> EXERCICE PROPOSÉ A: Relevez tous les groupes de musique nommés dans le paragraphe de la chronique ci-dessous qui commence par « Bienheureusement pour nous », à l'exception d'Illogicist lui-même.

> TEXTE À LIRE:

⟨

Illogicist - The Insight Eye
Chronique
Illogicist The Insight Eye
Voilà un album comme on en trouve trop peu de nos jours, et particulièrement en cette année 2007 plutôt avare en trucs techniques avec des doigts partout sur le manche – non pas ce à quoi vous pensez bande de sales pervers – c'est-à-dire, un album qui vous fera mal à la tête. Oh non, pas un album qui vous fera mal à la tête parce qu'il est joué avec vingt-huit sortes d'instruments ou parce que la production grésille plus qu'une poêle à frire pleine de la graisse qui bouchera vos artères dans quelques années. Non, un album qui vous fera mal à la tête simplement si vous essayez de le comprendre, ou tout simplement d'headbanguer en rythme.
Illogicist est un groupe qui nous vient tout droit de l'autre côté du tunnel du Mont Blanc qui, outre le fait de servir à organiser des barbecues géants, permet aussi de rejoindre une ville dénommée Aosta en Italie. Et comme vous le savez, en Italie, soit on fait du heavy metal avec des épées et des dragons, soit on fait du techno-death (et le premier qui me fait remarquer que l'on pratique aussi plein d'autres genre en Italie, tels que le black metal et le clonage de Toto Cutugno, il se prend mon poing dans la tronche).
Bienheureusement pour nous Illogicist a trop été nourri dans sa jeunesse au techno-death des années 90, et nous fait profiter aujourd'hui d'un savoureux mélange de… euh… du nouveau Mekong Delta et de Necrophagist ? Bon, non, en fait, on va éviter les comparaisons, car s'il est vrai que le groupe est parti d'une base de Death période Individual Thought Patterns mélangée à du Atheist, aujourd'hui, Illogicist a évolué vers quelque chose d'encore plus techniquement complexe.

⟩

> EXERCICE PROPOSÉ B: Reproduisez les données depuis leur début jusqu'à la ligne contenant « Answer: (357,296) → », cette dernière comprise, en laissant les images de côté.

> DONNÉES FOURNIES:
⟨

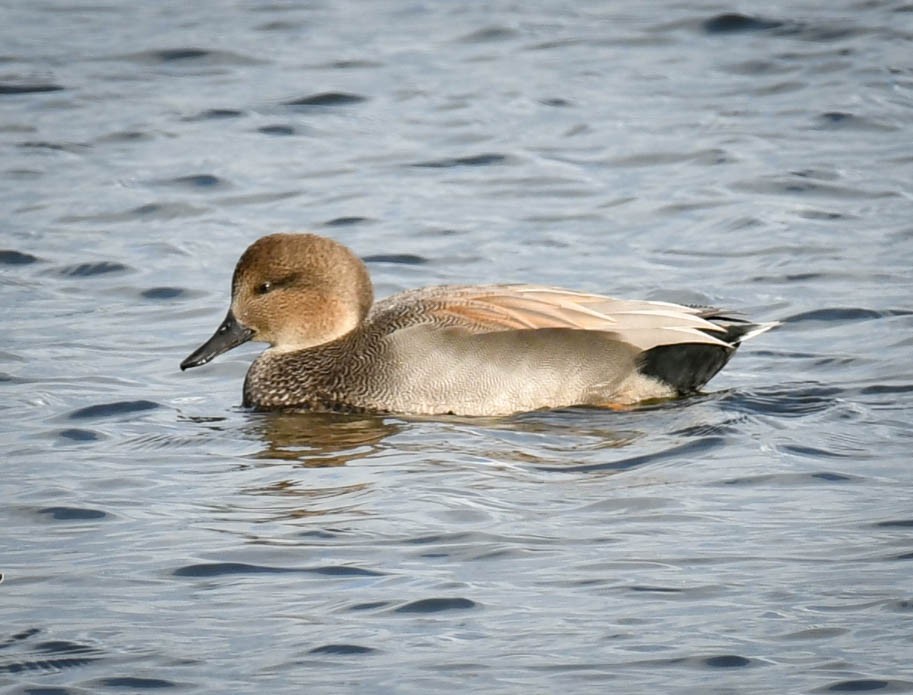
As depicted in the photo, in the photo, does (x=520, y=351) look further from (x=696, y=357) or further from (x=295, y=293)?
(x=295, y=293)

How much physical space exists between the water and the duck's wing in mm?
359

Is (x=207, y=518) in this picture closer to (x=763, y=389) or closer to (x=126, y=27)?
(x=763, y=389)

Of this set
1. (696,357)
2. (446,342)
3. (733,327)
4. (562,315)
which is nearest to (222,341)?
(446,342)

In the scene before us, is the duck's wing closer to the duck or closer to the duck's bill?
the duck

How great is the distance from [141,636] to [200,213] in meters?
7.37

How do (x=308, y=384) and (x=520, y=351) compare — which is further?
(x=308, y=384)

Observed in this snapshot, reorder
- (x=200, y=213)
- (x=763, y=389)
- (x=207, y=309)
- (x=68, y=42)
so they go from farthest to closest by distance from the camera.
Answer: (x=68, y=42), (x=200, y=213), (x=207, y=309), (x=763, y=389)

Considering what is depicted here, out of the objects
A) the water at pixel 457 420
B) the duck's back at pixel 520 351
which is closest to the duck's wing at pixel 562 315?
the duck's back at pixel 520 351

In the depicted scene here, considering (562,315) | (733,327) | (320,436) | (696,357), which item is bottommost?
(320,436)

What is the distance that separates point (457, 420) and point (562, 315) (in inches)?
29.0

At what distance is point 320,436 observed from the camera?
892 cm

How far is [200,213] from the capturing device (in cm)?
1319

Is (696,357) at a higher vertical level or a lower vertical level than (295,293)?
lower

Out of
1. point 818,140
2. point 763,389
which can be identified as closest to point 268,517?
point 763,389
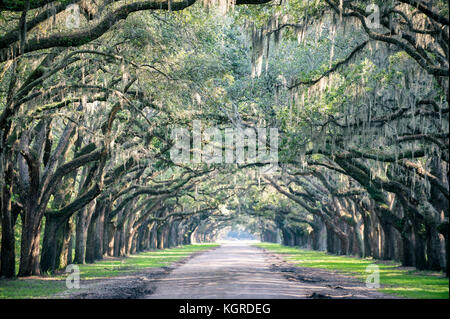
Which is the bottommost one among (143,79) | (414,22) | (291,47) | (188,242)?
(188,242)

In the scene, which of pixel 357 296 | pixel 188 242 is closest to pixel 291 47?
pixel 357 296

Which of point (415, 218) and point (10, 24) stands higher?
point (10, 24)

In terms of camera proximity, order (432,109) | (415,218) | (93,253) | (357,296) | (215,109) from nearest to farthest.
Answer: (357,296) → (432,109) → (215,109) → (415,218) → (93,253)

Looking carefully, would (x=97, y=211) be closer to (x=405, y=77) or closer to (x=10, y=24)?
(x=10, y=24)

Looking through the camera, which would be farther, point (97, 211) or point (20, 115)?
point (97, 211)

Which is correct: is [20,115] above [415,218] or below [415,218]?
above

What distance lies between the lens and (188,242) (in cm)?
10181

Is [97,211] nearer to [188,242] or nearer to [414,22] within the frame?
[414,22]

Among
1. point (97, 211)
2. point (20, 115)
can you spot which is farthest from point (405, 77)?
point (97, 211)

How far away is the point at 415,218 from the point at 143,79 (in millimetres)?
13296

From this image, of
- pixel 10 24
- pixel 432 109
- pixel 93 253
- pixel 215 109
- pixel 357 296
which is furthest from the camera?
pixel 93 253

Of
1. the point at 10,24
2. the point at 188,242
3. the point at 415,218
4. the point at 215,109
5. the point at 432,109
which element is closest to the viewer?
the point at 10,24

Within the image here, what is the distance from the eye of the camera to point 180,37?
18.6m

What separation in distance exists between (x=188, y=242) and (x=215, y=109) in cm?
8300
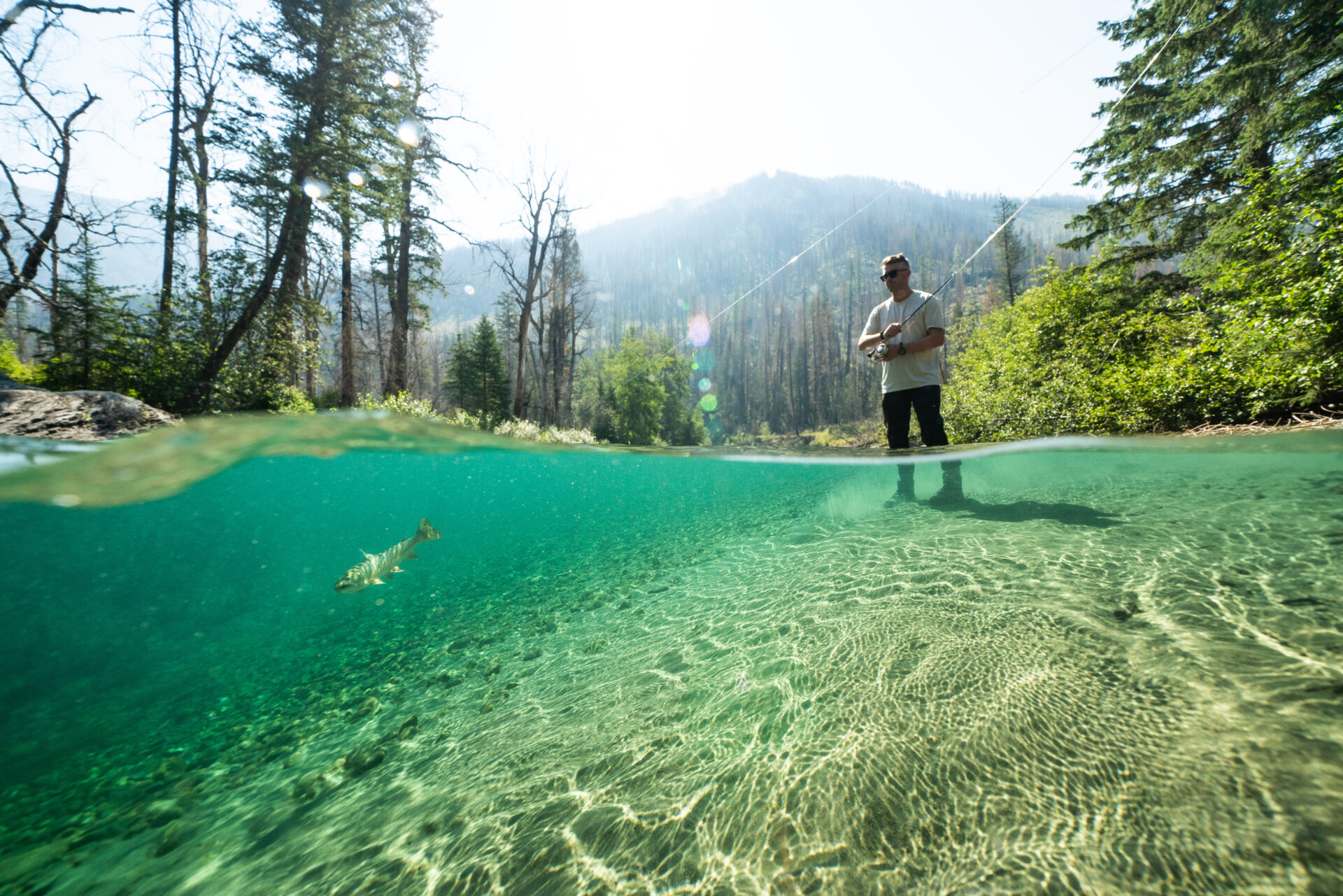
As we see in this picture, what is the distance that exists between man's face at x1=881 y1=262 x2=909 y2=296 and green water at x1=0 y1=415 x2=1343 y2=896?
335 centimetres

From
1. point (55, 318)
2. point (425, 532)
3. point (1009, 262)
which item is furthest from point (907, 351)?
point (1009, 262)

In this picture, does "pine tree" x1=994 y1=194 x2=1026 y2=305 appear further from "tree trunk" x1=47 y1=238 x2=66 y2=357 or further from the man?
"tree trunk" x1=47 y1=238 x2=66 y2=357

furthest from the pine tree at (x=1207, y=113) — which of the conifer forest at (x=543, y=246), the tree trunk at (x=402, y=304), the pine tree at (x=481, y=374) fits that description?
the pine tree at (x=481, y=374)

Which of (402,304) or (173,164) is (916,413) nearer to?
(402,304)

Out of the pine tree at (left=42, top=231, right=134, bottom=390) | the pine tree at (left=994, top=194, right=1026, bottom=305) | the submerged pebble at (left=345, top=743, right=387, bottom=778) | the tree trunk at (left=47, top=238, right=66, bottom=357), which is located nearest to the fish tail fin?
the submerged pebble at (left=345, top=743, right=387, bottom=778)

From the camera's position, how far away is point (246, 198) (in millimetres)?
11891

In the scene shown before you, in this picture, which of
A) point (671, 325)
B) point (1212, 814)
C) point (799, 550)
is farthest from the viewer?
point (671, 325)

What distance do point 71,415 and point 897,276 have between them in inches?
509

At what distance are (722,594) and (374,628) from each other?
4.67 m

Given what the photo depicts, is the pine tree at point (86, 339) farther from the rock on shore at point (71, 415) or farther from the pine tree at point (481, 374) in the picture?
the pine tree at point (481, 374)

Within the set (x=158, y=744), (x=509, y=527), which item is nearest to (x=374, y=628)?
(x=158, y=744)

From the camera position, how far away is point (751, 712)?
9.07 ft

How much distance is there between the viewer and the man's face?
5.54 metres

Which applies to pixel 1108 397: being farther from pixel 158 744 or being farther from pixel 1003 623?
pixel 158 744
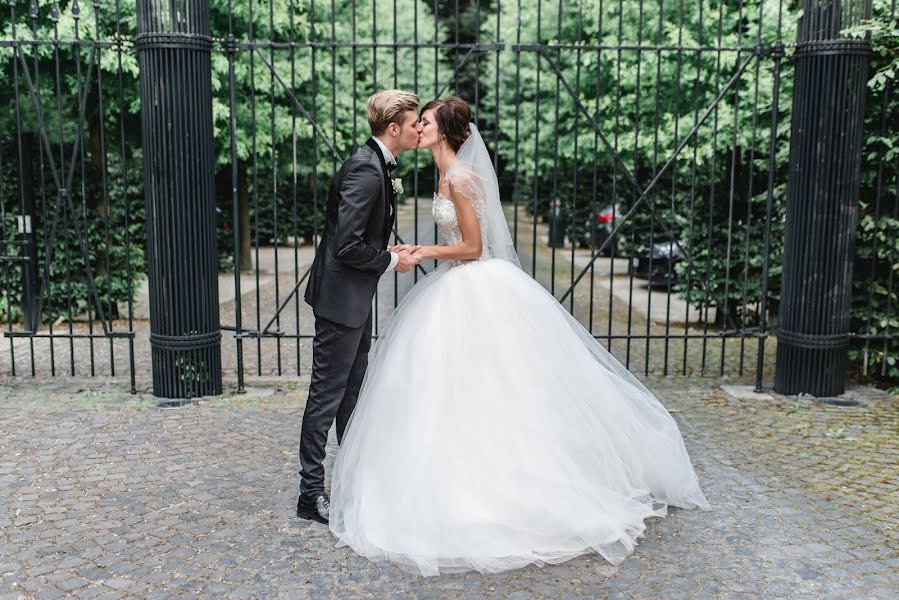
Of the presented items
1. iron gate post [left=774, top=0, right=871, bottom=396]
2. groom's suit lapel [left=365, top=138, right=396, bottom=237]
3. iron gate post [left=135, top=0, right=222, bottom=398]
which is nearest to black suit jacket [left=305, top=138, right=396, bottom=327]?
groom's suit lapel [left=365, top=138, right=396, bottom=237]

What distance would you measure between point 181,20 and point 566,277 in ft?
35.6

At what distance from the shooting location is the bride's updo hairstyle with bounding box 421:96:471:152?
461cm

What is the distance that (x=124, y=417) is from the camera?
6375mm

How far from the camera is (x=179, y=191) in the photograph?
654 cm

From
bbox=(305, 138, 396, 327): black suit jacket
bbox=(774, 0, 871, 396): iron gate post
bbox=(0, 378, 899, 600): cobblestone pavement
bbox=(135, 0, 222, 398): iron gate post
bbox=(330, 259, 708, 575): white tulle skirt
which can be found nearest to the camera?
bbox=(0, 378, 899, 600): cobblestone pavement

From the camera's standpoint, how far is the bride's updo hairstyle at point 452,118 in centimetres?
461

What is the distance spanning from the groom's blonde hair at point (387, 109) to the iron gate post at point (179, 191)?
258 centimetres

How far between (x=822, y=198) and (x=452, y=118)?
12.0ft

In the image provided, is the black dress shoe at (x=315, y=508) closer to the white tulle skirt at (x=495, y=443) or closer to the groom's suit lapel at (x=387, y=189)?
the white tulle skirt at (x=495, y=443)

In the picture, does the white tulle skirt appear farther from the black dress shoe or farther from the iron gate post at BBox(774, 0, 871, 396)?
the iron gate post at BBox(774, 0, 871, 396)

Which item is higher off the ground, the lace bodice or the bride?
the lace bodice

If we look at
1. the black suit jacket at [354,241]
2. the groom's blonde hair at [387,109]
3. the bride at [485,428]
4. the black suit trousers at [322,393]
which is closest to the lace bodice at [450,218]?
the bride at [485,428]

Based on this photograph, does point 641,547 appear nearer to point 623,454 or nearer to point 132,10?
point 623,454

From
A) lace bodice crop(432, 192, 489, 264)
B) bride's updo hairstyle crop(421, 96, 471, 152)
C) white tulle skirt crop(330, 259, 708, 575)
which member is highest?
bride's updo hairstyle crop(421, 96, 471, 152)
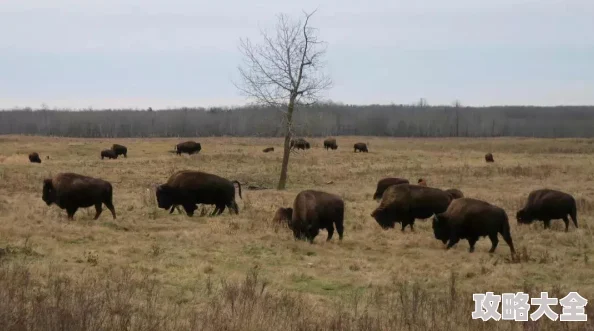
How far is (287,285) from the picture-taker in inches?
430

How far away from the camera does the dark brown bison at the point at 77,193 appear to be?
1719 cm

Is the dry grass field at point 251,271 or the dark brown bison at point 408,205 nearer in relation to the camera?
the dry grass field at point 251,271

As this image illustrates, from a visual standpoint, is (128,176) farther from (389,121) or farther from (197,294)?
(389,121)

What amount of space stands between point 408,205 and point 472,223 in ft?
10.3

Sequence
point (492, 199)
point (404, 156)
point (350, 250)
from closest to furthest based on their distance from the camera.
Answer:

⟩

> RÉPONSE FINALE A: Mekong Delta, Necrophagist, Death, Atheist

> RÉPONSE FINALE B:
As depicted in the photo, in the photo, does (x=520, y=351) look further from (x=696, y=357) or further from (x=295, y=293)?
(x=295, y=293)

How much physical space exists between the water and the duck's wing in mm?
359

Is (x=207, y=518) in this picture closer to (x=763, y=389) or closer to (x=126, y=27)?
(x=763, y=389)

Of this set
1. (696,357)
2. (446,342)
3. (733,327)
4. (562,315)
which is nearest to (222,341)?
(446,342)

In the scene before us, is the duck's wing closer to the duck or closer to the duck's bill?
the duck

How great is the distance from [141,636] to [200,213] in meters?
7.37

How do (x=308, y=384) and (x=520, y=351) compare — which is further?
(x=308, y=384)

Observed in this snapshot, reorder
- (x=200, y=213)
- (x=763, y=389)
- (x=207, y=309)
- (x=68, y=42)
so they go from farthest to closest by distance from the camera.
Answer: (x=68, y=42), (x=200, y=213), (x=207, y=309), (x=763, y=389)

Considering what is depicted here, out of the objects
A) the water at pixel 457 420
B) the duck's back at pixel 520 351
which is closest to the duck's wing at pixel 562 315?
the duck's back at pixel 520 351

In the depicted scene here, considering (562,315) | (733,327) | (320,436) | (696,357), which item is bottommost?
(320,436)

What is the distance that separates point (457, 420) and point (562, 315) (in inches)?
29.0

At what distance is point 320,436 observed from the camera?
892 cm

How far is [200,213] from the capturing device (in cm)?
1319

Is (696,357) at a higher vertical level or a lower vertical level than (295,293)?
lower

Out of
1. point 818,140
2. point 763,389
which can be identified as closest to point 268,517?
point 763,389
Which is the bottommost one among (143,79) | (414,22) | (291,47) | (188,242)?
(188,242)

In the scene, which of pixel 357 296 | pixel 188 242 is closest to pixel 291 47?
pixel 357 296

Which of point (415, 218) and point (10, 24) stands higher?
point (10, 24)

In terms of camera proximity, order (432,109) | (415,218) | (93,253) | (357,296) | (215,109) from nearest to farthest.
Answer: (357,296) → (432,109) → (215,109) → (415,218) → (93,253)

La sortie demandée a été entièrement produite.